→ **Passage shown**:
The Design Patterns Smalltalk Companion
excerpts:
http://stephane.ducasse.free.fr/FreeBooks/SmalltalkDesignPatternCompanion/
page 223
Behavioral Patterns
1. Chain of Responsibility : Avoid coulping the sender of a request to its receiver by giving more than ONE object a chance to handle the request. chain the receiving objects, and pass the request along the chain until an object handles it.
2. Command : Encapsulate a request or operation as an object, thereby letting you parameterize clients with different operations, queue or log requests, and support un-doable operations.
3. Interpreter : given a language, define a representation for its grammar along with an interpreter that uses the representation to interpret sentences in the language.
4. Iterator : Provide a way to access the elements of an aggregate object sequentially without exposing its underlying representation.
5. Mediator : Define an object that encapsulates how a set of objects interact. Mediator promotes loose coupling by keeping objects from referring to each other explicitly, and it lets you vary their interaction independently.
6. Memento : Without violating encapsulation, capture and externalize an object's internal state so that the object can be restored to this state later.
7. Observer : Define a one-to-many dependency between objects so that when ONE object changes state, ALL its dependents are notified and updated automatically.
8. State : Allow an object to alter its behavior when its internal state changes. The object will appear to change its class.
9. Strategy : Define a family of algorithms, encapsulate EACH one in a separate class, and define EACH class with the SAME interface so they can be interchangeable.

(Stored data)

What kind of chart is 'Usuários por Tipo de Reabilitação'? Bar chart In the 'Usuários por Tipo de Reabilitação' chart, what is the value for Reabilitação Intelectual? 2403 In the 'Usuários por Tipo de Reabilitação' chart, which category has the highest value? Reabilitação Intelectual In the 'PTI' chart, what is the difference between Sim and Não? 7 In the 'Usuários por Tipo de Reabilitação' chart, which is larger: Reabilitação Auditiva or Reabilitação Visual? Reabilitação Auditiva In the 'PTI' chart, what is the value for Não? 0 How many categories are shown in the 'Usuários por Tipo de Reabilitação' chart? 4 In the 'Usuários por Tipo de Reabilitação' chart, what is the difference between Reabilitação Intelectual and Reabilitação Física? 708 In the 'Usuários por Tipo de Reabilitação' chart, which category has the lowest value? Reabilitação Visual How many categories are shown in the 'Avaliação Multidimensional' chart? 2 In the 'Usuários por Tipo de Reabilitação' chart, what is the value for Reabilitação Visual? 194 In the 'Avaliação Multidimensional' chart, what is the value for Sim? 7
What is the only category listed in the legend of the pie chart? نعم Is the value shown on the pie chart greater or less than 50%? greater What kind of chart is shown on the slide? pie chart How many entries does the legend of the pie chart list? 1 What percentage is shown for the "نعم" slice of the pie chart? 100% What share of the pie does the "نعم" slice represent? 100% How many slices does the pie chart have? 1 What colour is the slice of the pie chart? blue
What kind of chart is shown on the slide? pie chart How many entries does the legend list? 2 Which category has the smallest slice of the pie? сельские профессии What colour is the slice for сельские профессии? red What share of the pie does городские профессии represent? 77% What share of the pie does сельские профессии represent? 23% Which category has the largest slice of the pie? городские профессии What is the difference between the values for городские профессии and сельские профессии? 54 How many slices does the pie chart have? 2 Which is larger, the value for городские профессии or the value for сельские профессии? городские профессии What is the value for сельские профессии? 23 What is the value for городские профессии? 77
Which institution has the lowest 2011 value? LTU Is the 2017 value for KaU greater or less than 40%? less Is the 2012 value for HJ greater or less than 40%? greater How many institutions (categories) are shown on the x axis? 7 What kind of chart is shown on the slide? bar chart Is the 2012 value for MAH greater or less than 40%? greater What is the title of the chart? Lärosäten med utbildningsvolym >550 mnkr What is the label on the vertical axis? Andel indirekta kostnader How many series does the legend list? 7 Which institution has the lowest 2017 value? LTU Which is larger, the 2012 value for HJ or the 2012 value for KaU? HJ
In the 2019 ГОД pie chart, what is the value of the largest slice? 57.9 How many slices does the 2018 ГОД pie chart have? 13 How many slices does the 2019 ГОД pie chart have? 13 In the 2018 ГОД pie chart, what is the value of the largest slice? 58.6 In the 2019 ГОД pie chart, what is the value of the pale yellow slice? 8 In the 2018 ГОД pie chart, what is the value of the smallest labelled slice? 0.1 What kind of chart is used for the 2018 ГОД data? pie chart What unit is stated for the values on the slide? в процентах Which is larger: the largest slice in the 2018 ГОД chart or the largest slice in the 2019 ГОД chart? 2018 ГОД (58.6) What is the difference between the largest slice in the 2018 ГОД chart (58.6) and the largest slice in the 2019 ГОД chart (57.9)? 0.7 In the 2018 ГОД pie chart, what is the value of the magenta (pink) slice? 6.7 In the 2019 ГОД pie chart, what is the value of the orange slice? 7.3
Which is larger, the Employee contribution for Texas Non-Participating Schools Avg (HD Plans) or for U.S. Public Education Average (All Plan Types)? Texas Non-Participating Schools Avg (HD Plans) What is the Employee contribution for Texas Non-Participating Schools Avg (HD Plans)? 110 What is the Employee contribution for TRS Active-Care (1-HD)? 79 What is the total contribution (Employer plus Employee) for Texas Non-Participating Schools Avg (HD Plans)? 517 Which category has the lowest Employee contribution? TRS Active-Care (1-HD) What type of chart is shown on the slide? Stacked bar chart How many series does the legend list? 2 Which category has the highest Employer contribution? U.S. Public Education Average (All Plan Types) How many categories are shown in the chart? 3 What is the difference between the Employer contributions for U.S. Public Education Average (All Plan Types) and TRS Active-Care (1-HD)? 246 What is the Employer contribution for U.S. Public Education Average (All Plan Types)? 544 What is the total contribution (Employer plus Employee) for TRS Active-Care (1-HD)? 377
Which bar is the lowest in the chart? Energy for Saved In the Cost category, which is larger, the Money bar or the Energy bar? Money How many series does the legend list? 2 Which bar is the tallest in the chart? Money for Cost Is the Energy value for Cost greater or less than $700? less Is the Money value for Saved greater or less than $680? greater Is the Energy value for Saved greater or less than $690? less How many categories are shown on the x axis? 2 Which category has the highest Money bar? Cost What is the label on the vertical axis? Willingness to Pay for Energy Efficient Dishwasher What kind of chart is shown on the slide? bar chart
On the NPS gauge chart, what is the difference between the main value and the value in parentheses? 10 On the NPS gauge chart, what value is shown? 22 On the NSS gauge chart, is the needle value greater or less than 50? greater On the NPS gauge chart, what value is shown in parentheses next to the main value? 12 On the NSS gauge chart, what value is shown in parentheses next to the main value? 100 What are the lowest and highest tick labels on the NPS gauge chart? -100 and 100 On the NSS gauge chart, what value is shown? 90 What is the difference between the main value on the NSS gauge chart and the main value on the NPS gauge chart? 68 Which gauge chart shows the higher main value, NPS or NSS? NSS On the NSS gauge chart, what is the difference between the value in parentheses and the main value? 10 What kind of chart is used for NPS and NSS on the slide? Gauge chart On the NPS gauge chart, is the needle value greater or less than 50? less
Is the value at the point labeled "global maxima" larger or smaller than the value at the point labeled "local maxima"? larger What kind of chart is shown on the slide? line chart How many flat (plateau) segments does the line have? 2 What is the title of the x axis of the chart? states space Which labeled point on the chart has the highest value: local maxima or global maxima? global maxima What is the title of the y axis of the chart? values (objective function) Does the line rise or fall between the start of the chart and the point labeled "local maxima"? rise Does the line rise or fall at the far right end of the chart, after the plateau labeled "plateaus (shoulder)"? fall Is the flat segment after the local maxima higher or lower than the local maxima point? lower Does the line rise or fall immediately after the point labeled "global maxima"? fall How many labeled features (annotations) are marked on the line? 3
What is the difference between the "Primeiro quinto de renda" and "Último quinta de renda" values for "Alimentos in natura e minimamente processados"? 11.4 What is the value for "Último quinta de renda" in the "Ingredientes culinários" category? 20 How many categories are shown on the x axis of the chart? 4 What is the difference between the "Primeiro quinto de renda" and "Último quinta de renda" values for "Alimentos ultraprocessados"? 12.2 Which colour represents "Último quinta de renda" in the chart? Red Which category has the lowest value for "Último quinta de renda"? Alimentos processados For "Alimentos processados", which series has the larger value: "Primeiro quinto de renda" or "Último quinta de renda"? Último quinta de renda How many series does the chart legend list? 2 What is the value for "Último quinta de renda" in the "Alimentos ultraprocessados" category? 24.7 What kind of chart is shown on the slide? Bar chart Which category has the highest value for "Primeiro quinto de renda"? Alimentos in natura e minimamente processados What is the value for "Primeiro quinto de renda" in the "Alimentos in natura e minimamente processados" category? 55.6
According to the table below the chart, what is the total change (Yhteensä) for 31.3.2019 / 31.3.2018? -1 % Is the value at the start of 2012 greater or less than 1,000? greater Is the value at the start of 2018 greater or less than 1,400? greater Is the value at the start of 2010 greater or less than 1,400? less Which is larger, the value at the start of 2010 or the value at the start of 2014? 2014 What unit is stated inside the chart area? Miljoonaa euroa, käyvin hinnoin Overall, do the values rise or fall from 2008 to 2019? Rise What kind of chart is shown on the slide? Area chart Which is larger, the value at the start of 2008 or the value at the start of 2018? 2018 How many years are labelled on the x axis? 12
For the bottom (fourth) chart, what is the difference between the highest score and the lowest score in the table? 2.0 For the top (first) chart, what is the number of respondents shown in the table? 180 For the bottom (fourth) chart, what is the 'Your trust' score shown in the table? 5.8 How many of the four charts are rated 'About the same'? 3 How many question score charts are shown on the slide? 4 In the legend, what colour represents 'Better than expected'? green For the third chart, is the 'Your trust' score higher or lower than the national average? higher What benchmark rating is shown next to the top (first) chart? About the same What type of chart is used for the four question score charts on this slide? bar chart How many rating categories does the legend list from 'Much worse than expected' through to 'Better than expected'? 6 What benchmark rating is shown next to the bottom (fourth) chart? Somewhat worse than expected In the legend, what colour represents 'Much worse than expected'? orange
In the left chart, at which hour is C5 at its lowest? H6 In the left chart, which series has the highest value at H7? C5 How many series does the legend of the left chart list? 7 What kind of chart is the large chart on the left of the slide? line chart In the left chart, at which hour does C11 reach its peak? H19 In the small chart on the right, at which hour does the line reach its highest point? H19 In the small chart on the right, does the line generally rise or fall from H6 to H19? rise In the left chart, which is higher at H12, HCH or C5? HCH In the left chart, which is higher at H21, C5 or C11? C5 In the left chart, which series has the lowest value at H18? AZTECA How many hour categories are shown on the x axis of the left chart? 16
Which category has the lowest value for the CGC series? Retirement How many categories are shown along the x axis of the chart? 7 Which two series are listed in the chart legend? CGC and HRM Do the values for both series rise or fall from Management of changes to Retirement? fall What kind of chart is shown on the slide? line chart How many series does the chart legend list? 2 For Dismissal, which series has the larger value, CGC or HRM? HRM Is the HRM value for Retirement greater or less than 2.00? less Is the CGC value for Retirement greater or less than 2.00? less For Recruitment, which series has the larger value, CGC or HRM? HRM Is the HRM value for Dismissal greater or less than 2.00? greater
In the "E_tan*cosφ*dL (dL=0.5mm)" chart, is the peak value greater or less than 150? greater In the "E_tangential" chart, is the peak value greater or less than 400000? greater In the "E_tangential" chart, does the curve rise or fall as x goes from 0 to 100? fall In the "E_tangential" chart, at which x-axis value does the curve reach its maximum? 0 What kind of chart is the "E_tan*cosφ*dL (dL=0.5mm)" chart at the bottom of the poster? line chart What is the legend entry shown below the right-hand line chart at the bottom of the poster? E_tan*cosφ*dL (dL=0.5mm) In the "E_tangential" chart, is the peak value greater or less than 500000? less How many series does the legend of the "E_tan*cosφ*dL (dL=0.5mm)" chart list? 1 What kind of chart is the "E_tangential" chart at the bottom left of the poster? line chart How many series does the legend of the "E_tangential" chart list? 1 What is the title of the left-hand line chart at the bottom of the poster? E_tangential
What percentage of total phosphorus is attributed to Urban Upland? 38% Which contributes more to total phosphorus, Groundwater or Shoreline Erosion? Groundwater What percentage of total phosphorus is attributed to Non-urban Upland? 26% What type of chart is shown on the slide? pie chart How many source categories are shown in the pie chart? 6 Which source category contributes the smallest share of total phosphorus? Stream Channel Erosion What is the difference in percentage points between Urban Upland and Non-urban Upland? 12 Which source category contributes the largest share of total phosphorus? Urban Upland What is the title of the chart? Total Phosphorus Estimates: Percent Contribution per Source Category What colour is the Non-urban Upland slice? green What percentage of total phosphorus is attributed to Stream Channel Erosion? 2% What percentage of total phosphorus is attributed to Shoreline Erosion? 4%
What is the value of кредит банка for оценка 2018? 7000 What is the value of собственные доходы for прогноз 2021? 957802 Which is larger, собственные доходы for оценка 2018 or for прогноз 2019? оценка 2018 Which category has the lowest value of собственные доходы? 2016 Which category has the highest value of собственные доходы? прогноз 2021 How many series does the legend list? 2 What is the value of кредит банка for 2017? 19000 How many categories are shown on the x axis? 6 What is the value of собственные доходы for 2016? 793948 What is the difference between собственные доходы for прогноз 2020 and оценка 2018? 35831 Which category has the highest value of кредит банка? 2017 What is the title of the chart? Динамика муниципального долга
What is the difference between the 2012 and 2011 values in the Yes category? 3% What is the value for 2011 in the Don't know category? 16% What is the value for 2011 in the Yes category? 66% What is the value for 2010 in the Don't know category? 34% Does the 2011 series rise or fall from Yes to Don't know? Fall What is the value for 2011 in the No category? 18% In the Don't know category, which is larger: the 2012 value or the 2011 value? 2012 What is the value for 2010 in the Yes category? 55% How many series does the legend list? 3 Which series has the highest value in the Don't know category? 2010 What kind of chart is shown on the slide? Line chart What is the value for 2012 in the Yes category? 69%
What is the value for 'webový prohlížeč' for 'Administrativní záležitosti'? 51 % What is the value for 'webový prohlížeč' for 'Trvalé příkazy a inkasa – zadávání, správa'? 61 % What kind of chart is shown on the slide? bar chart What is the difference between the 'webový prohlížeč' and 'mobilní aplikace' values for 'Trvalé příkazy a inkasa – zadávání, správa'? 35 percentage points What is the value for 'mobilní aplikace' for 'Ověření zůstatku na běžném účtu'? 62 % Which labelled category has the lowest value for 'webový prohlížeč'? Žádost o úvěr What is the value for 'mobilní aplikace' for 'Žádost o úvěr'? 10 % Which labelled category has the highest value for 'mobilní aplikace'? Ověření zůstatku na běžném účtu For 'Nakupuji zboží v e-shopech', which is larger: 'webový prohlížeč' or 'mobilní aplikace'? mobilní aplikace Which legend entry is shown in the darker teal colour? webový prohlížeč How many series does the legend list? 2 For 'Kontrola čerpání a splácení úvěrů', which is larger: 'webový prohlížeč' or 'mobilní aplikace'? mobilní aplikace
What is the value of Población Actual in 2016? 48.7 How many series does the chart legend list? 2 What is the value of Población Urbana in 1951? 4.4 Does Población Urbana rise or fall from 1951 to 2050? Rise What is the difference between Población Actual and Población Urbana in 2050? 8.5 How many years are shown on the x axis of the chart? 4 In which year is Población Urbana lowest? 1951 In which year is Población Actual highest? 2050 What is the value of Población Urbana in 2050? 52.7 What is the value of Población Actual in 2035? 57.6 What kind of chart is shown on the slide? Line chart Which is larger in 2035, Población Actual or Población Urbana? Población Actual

→ **To do**:
a: Answer these questions using the Behavioral Patterns excerpt.
(i) Which pattern lets clients be parameterized with different operations and supports un-doable operations?
(ii) Under the Observer pattern, what happens to all dependents when one object changes state?
(iii) According to the State description, what will the object appear to change?
b: Repeat the Behavioral Patterns excerpt word for word, starting at "3. Interpreter : given" and ending at "its underlying representation.".

→ **Expected outputs**:
a:
(i) Command
(ii) They are notified and updated automatically.
(iii) Its class

b:
3. Interpreter : given a language, define a representation for its grammar along with an interpreter that uses the representation to interpret sentences in the language.
4. Iterator : Provide a way to access the elements of an aggregate object sequentially without exposing its underlying representation.